Every year scientists discover new species in the oceans, and 2021 was no different. In fact, researchers from the California Academy of Sciences alone found a dozen new sea slugs, seven new fish species, five new sea stars, four new sharks, two new sea pens, and a new pygmy pipehorse.

One of the new sea stars is the brilliant orange Uokeaster ahi, found in the waters of Rapa Nui, the native name for Easter Island. Ahi, referring to the sea star’s color, means “fire” in the language of Rapa Nui. The new echinoderm’s genus is also related to the culture of the island: Uokeaster is a combination of Easter and Uoke, the mythological sea god who sunk the island of Rapa Nui so that only its tallest mountains poked out of the water. This new sea star lives in the reefs just under the surface of the “original” Rapa Nui land.

But this fiery sea star wasn’t the only new one found in Rapa Nui’s waters. The scientist who discovered Uokeaster ahi also discovered the Hacelia raaraa and Linckia profunda sea stars. Also brilliant orange, the Linckia profunda sea star has slender, lanky arms compared to the stout thickness of Uokeaster ahi. And the Hacelia raaraa sea star falls somewhere in between, with arms that are thicker than Linckia profunda but more slender than Uokeaster ahi, and with a mottled orange and white coloring that probably helps it blend into the reefs.

In the nearby waters of New Caledonia, the researcher also discovered Ophidiaster colossus, a member of a group of very large sea stars, and Astroglypha pyramidata, only the second sea star of the genus Astroglypha and the first from the Pacific Ocean…rounding out a collection that makes 2021 a 5-star year.

-- Material shown --
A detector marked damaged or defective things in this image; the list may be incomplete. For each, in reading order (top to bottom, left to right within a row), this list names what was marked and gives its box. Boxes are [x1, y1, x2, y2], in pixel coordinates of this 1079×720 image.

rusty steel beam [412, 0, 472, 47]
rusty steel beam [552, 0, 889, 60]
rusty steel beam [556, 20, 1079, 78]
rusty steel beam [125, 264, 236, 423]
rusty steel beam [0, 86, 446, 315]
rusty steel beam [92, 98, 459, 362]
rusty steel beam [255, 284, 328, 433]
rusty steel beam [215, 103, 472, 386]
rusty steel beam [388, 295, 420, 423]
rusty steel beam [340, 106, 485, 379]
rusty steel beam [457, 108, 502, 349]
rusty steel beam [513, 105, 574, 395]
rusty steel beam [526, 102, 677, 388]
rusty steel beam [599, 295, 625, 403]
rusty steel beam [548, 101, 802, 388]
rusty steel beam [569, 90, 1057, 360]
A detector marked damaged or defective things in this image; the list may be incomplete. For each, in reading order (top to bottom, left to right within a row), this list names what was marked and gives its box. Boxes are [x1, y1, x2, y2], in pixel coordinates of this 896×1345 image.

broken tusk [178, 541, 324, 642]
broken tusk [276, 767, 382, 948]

-- Work task --
Copy out the entire passage about the sea stars discovered in 2021, word for word from its first sentence to its last.

-- Expected output --
Every year scientists discover new species in the oceans, and 2021 was no different. In fact, researchers from the California Academy of Sciences alone found a dozen new sea slugs, seven new fish species, five new sea stars, four new sharks, two new sea pens, and a new pygmy pipehorse.

One of the new sea stars is the brilliant orange Uokeaster ahi, found in the waters of Rapa Nui, the native name for Easter Island. Ahi, referring to the sea star’s color, means “fire” in the language of Rapa Nui. The new echinoderm’s genus is also related to the culture of the island: Uokeaster is a combination of Easter and Uoke, the mythological sea god who sunk the island of Rapa Nui so that only its tallest mountains poked out of the water. This new sea star lives in the reefs just under the surface of the “original” Rapa Nui land.

But this fiery sea star wasn’t the only new one found in Rapa Nui’s waters. The scientist who discovered Uokeaster ahi also discovered the Hacelia raaraa and Linckia profunda sea stars. Also brilliant orange, the Linckia profunda sea star has slender, lanky arms compared to the stout thickness of Uokeaster ahi. And the Hacelia raaraa sea star falls somewhere in between, with arms that are thicker than Linckia profunda but more slender than Uokeaster ahi, and with a mottled orange and white coloring that probably helps it blend into the reefs.

In the nearby waters of New Caledonia, the researcher also discovered Ophidiaster colossus, a member of a group of very large sea stars, and Astroglypha pyramidata, only the second sea star of the genus Astroglypha and the first from the Pacific Ocean…rounding out a collection that makes 2021 a 5-star year.